Document source
╔══

L’accentuation de la collaboration entre policiers et gendarmes en matière de police judiciaire est beaucoup plus précise à la fin de la première décennie des années 1900 – en tout cas plus facilement repérable par l’historien des institutions. Le 30 décembre 1907 sont créées douze brigades de police mobile – surnommées « brigades du Tigre » durant l’entre-deux-guerres en l’honneur de leur promoteur politique, Georges Clemenceau, alors ministre de l’Intérieur. Ces nouveaux services ont pour mission de poursuivre les malfaiteurs les plus dangereux. Ils s’implantent ainsi dans le pré carré de la gendarmerie. Les pouvoirs politiques craignent des conflits de compétence entre l’ancienne et la nouvelle force de l’ordre, aussi les textes réglementaires accompagnant cette institution prennent-ils garde à ménager la première. Si leur lecture laisse penser que chaque rencontre entre un policier et un gendarme peut provoquer un incident16, la réalité est tout autre. Les quelques frictions relevées ici et là ne doivent pas dissimuler l’entente qui prévaut dans la majorité des situations associant « mobilards » et militaires. Certains officiers de gendarmerie considèrent même les deux forces comme complémentaires17. D’autres exaltent même l’héroïsme de l’élite de la Sûreté générale, alors que la bravoure des armes est désormais totalement absente de leur discours18. Il est vrai que la personnalité aussi forte qu’influente du directeur de la Sûreté générale, Célestin Hennion, incite plus à la docilité qu’à l’opposition. À son propos, on peut toutefois souligner que son hostilité vis-à-vis de la gendarmerie et son désir de la soumettre faute de ne pouvoir la faire disparaître, ne paraissent pas avoir porté à conséquence parmi les acteurs les plus modestes de l’ordre public. Mais, en définitive, ce sont moins les règlements qui ont pacifié un prétendu antagonisme que des relations déjà apaisées qui ont facilité l’application des directives officielles.

╚══

Données
╔══

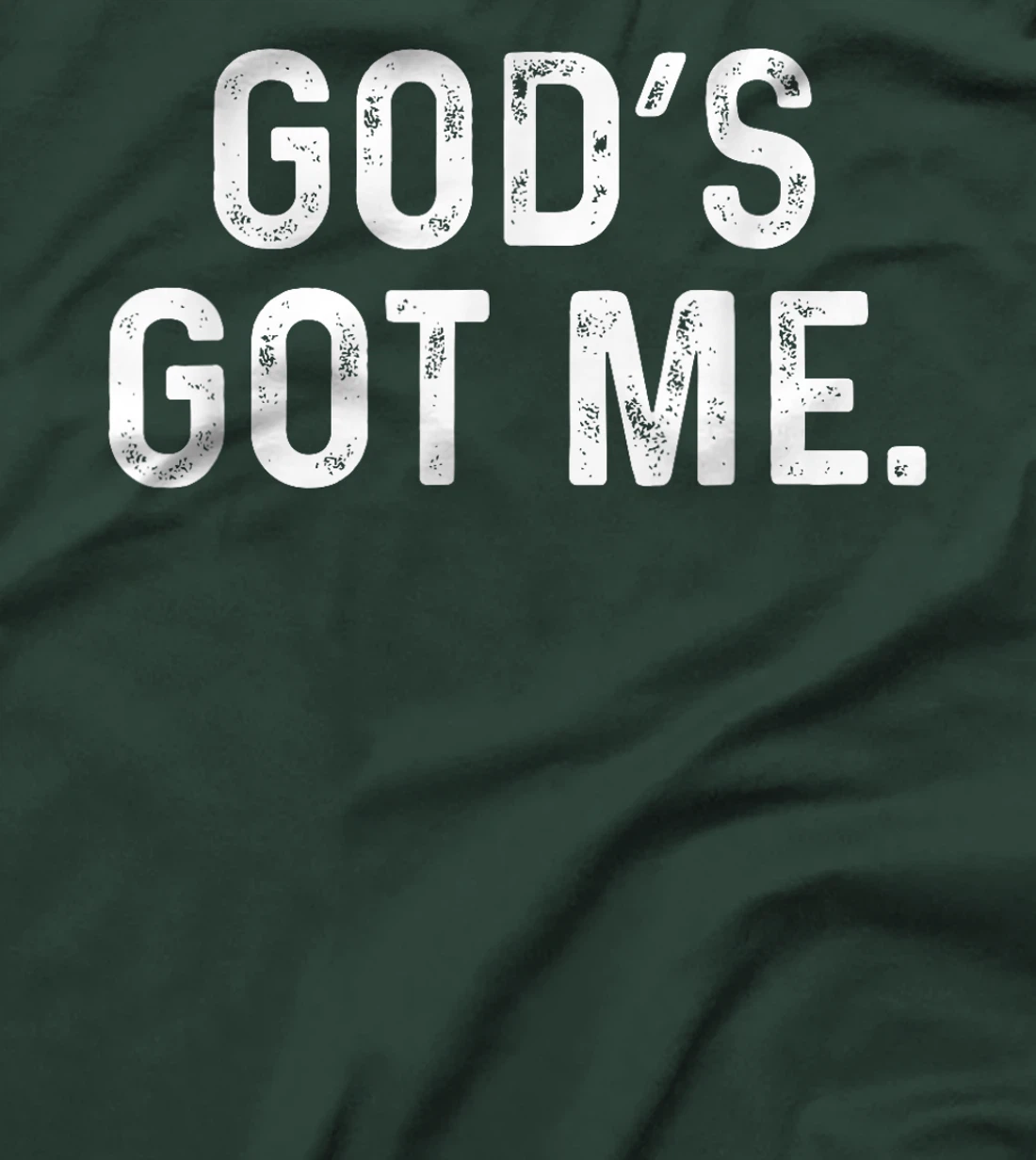 God's Got Me Deluxe Christian Simple T-Shirt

╚══

Consigne
D'après le document source, combien de brigades de police mobile sont créées le 30 décembre 1907 ?

Réponse
Douze brigades de police mobile sont créées à cette date.